To do this, the company takes an actual wireless device such as a PDA, initiates a session with the server and executes different user scenarios. This is repeated using other types of devices.
All the traffic from each of the transactions is recorded in HTTP. The company then loads the resulting data onto a batch of workstations and executes the scenarios simultaneously.
“By doing this we can see what happens when a thousand people are doing it at the same time,” says Evan Simeone, senior product manager at ThinAirApps.
“We can find out at what point the system will break, whether you start dropping sessions or does the whole server crash?”
The Rational software records and reports such items as response times, CPU and memory utilization. ThinAirApps drills down into these results and finds the offending piece of code or hardware.
“This functional testing must occur to ensure quality is all the uses being run simultaneously by a number of users,” says Simeone. “You may find subtle bugs, such as a lock on a database causing other users to time out, which you won’t find unless you test the system under load.”
Measure User Experience
But even after the testing an application in the laboratory, it still needs to be tested on site and then continually monitored.
BenefitPoint, a San Francisco company which provides hosted workflow software to the employee benefits industry, uses Mercury’s Topaz software to monitor performance at the company’s collocation facility.
The company had a series of tools to monitor the network, servers and applications, but didn’t have anything which measured the user experience.
So it installed Topaz agents to measure how long a transaction was taking from the point a customer enters the firewall until the transaction exits the firewall again.

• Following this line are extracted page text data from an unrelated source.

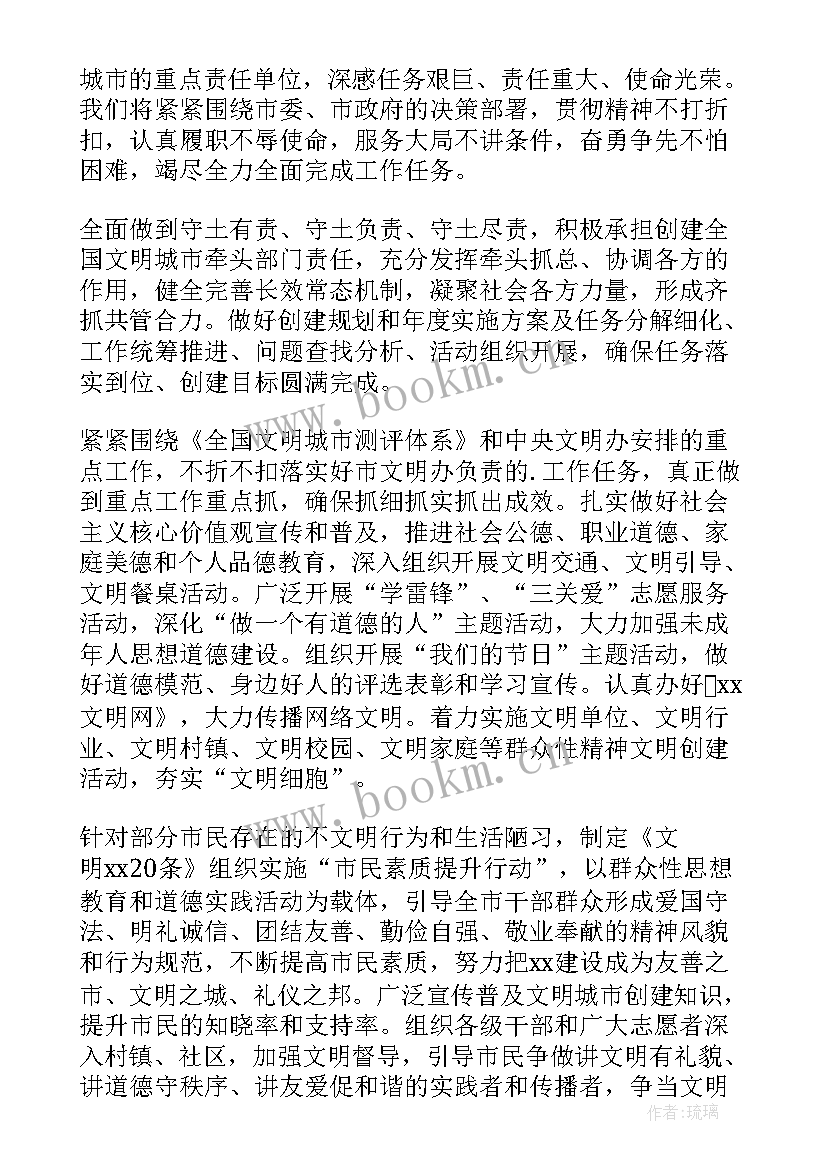 城市的重点责任单位，深感任务艰巨、责任重大、使命光荣。我们将紧紧围绕市委、市政府的决策部署，贯彻精神不打折扣，认真履职不辱使命，服务大局不讲条件，奋勇争先不怕困难，竭尽全力全面完成工作任务。

全面做到守土有责、守土负责、守土尽责，积极承担创建全国文明城市牵头部门责任，充分发挥牵头抓总、协调各方的作用，健全完善长效常态机制，凝聚社会各方力量，形成齐抓共管合力。做好创建规划和年度实施方案及任务分解细化、工作统筹推进、问题查找分析、活动组织开展，确保任务落实到位、创建目标圆满完成。

紧紧围绕《全国文明城市测评体系》和中央文明办安排的重点工作，不折不扣落实好市文明办负责的.工作任务，真正做到重点工作重点抓，确保抓细抓实抓出成效。扎实做好社会主义核心价值观宣传和普及，推进社会公德、职业道德、家庭美德和个人品德教育，深入组织开展文明交通、文明引导、文明餐桌活动。广泛开展“学雷锋”、“三关爱”志愿服务活动，深化“做一个有道德的人”主题活动，大力加强未成年人思想道德建设。组织开展“我们的节日”主题活动，做好道德模范、身边好人的评选表彰和学习宣传。认真办好xx文明网》，大力传播网络文明。着力实施文明单位、文明行业、文明村镇、文明校园、文明家庭等群众性精神文明创建活动，夯实“文明细胞”。

针对部分市民存在的不文明行为和生活陋习，制定《文明xx20条》组织实施“市民素质提升行动”，以群众性思想教育和道德实践活动为载体，引导全市干部群众形成爱国守法、明礼诚信、团结友善、勤俭自强、敬业奉献的精神风貌和行为规范，不断提高市民素质，努力把xx建设成为友善之市、文明之城、礼仪之邦。广泛宣传普及文明城市创建知识，提升市民的知晓率和支持率。组织各级干部和广大志愿者深入村镇、社区，加强文明督导，引导市民争做讲文明有礼貌、讲道德守秩序、讲友爱促和谐的实践者和传播者，争当文明

www.bookm.cn
www.bookm.cn
作者：琉璃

While this doesn’t directly measure customer response time, it does show how well BenefitPoint is performing its duties.
“Our SLAs with customers exclude travel time over the Internet,” explains Jim Alexander, the company’s CTO. “The Internet knows no SLA, so we can’t control it.”
The Topaz software conducts average screen response time tests about 8000 times per week.
It pages staff whenever there are two consecutive failed transactions or when the site fails to respond after two minutes.
This allows the company to meet its SLA of 99.9% availability and performance of less than five seconds.
“The most significant finding when we first got Topaz up and running was that queries were taking greater than five seconds and we didn’t know if it was the Internet, customer’s internal networks, or a poor performing query in our application,” says Alexander. “By getting the objective, quantifiable feedback, it gives us the information we need to fix the query.”
As a result, the company has been able to bring down its average response times from 2-3 seconds to .4 seconds.
And, since BenefitPoint now knows when there is a problem before the customers call in to complain, they can reassure the customers who do call that the problem is being worked on.
Like cleaning up a crime-ridden neighborhood, speeding up Web performance isn’t a matter of solving all of your problems by finding a single perpetrator.
You take whichever one you find, get it off the street or out of the network, and then move on.
You may find any or all of the problems listed above, in addition to others that are unique to your own Web site. But by removing the performance thieves, bit by bit, performance and reliability improve.